Siddharth Bhat
Siddharth Bhat

Reputation: 843

Prove two inhabitants in Prop are not equal?

Is it possible to have some A, B : Prop such that we can provide a proof of:

Section QUESTION.
A: Prop := <whatever you want> .
B : Prop := <whatever you want> .
Theorem ANeqB: A <> B.
Proof.
<a proof of this fact>
Qed.

Intuitively, I think not, since this would let us "distinguish" between proofs, but one should not be able to do this without computing on A or B. However, Coq explicitly forbids us from inspecting a proof, since they must be erased at runtime. So, only Prop ought to be able to inspect Prop (due to erasure), but inspection is always computational, hence Prop cannot inspect Prop. Therefore, nothing can inspect Prop, and the above theorem ANeqB cannot be proved.

EDIT:

It just struck me that since we can take proof irrelevance as an extra axiom (Axiom proof_irrelevance : forall (P:Prop) (p1 p2:P), p1 = p2.), the theorem ANeqB cannot be proven within Coq --- if it could, it would make it unsound to allow proof_irrelevance as an extra axiom.

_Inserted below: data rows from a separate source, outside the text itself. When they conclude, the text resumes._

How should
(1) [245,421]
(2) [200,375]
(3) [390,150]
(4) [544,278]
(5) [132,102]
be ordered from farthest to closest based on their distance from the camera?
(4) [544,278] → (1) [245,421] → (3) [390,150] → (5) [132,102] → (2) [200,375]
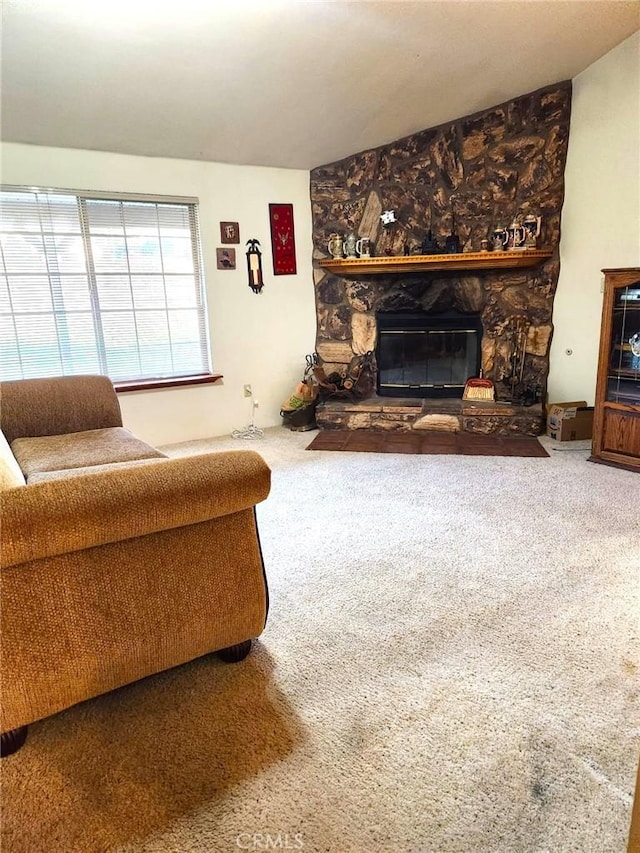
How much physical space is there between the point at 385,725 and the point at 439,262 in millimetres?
3608

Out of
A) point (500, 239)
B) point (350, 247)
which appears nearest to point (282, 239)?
point (350, 247)

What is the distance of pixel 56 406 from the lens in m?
2.80

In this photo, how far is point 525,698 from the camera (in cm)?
142

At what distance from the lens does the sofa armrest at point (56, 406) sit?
2.72 metres

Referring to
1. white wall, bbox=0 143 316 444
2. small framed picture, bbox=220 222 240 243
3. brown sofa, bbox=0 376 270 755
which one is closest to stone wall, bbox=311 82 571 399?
white wall, bbox=0 143 316 444

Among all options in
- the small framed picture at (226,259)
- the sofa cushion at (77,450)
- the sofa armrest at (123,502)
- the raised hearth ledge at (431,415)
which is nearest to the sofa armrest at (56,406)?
the sofa cushion at (77,450)

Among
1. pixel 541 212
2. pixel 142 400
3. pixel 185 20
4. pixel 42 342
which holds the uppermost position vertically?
pixel 185 20

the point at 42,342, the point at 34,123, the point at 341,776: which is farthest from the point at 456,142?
the point at 341,776

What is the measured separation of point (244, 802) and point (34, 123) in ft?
12.8

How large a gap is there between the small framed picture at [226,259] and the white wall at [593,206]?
106 inches

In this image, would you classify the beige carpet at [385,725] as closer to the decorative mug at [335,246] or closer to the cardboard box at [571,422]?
the cardboard box at [571,422]

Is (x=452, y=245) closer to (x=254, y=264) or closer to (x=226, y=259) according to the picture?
(x=254, y=264)

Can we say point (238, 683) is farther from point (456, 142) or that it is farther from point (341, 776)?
point (456, 142)

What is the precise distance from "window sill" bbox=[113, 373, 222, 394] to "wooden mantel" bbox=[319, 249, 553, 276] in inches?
56.6
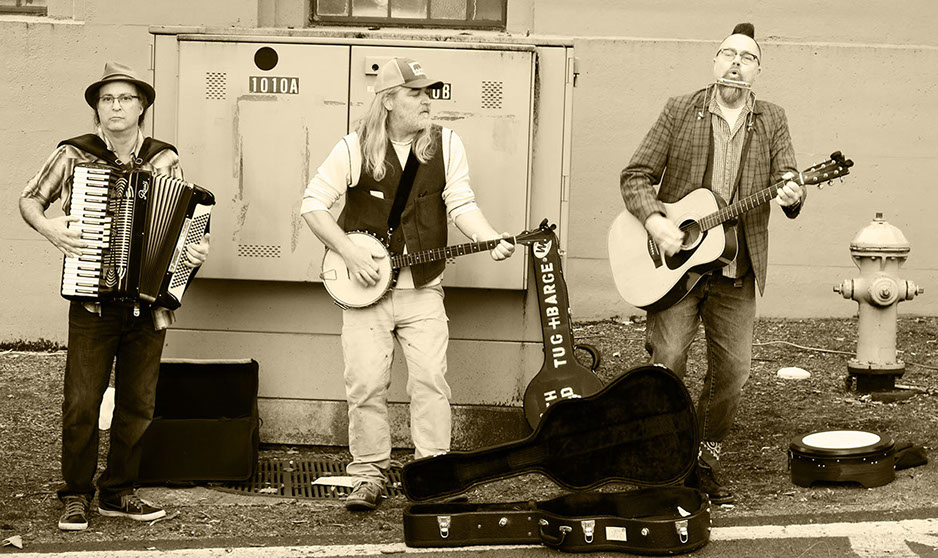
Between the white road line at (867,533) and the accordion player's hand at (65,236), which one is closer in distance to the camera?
the white road line at (867,533)

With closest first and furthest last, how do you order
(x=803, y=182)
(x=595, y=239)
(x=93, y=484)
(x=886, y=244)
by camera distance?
(x=803, y=182) → (x=93, y=484) → (x=886, y=244) → (x=595, y=239)

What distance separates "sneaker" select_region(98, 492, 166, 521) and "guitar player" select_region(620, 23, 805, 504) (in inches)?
92.4

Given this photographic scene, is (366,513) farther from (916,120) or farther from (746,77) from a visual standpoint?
(916,120)

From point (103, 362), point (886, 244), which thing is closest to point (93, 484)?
point (103, 362)

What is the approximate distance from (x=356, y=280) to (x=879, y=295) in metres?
3.27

This shifts my question, then:

Upvotes: 1

Views: 230

Answers (1)

SCappella
SCappella

Reputation: 10474

I think you might be thinking of something else. Prop itself isn't proof irrelevant. It definitely has distinguishable elements. For example, True <> False.

Section QUESTION.
Definition A: Prop := True.
Definition B : Prop := False.

Theorem ANeqB: A <> B.
Proof.
  unfold A, B.
  intro p.
  destruct p.
  exact I.
Qed.

End QUESTION.

Instead, it's elements of Prop that might be proof irrelevant. In the axiom

Axiom proof_irrelevance: forall (P: Prop) (p q: P), p = q.

p and q aren't themselves elements of Prop, but rather elements of some element of Prop.